Hayward’s expansion from a salt-producing and agricultural hub into a dense East Bay logistics corridor meant thousands of square yards of compacted fill placed against the foothills and across the former marsh edges. Every lift of that fill has to meet a density spec, or the settlement shows up fast in a place that sits between the active Hayward Fault and the Bay. Our lab runs the ASTM D1556 sand cone test on active Hayward sites—Mission Boulevard commercial pads, industrial infill near the 880 corridor, and utility trench backfill through the B Street industrial district. We tie the density result directly to the Proctor curve from the same material, because without that reference the number means nothing. For deeper verification under proposed mat slabs, mat foundations often require cross-checking with undisturbed sampling to confirm that compaction extends below the top lift.
A sand cone test that takes 25 minutes and follows ASTM D1556 to the letter gives you a defensible compaction number—skip the calibration, and the number is just a guess.
Site-specific factors
The sand cone apparatus is low-tech—a one-gallon plastic jug, a metal cone with a valve, a base plate, and a can of graded Ottawa sand—but it demands methodical field discipline. Wind blowing across an exposed Hayward site can disturb the sand pouring process and introduce error. We set up behind a truck or use a windscreen when the afternoon breeze kicks up off the Bay. The test hole must be excavated carefully with a spoon and brush; if you gouge the sides, the volume measurement is compromised. Losing sand into cracks or voids in the base plate seal is the most common failure mode. On Hayward projects where fill contains brick fragments or concrete rubble from demolition, we switch to a rubber-base pad and excavate slowly. The lab runs a sand density calibration at the start and end of each field day because temperature and humidity shift the bulk density slightly, and a calibration drift of 0.5 pcf can push a borderline compaction result from pass to fail.
Questions and answers
How much does a sand cone density test cost in Hayward?

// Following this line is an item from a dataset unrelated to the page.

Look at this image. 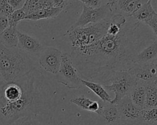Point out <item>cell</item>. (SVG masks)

A single sand cone test on a Hayward site typically runs between US$110 and US$160 per point when we are already mobilized for a testing program. The rate depends on the number of tests per day, travel distance across the East Bay, and whether the Proctor curve already exists or needs to be developed by the lab.
What compaction standard does the City of Hayward require for building pads?
Hayward Building Division generally requires a minimum of 90 percent relative compaction per ASTM D1557 (modified Proctor) for structural fill beneath footings and slabs. The project geotechnical report may specify a higher percentage, typically 92 to 95 percent, particularly for fill supporting mat foundations or in areas with underlying compressible Bay Mud.
How deep does the sand cone test go?
The test hole depth matches the loose lift thickness placed by the contractor—usually 6 to 12 inches. We do not test through multiple lifts at once because the result must represent a single compacted layer. If the spec requires density verification deeper, we test each lift as the fill is placed.
What happens if the density test fails?
We report the failing result immediately to the contractor and the geotechnical engineer. The typical remedy is additional passes with the compactor, moisture conditioning if the fill is too dry or too wet, and a retest. If the material itself is the problem—too much clay, debris, or oversize rock—the engineer may require removal and replacement with select fill.
Can you use the sand cone method on aggregate base under asphalt?
Yes, the sand cone method works well on aggregate base, provided the maximum particle size does not exceed 2 inches. We use the larger 6-inch cone and base plate for coarse aggregate, and we run a lab Proctor on a representative sample of the base material to establish the compaction target before field testing begins.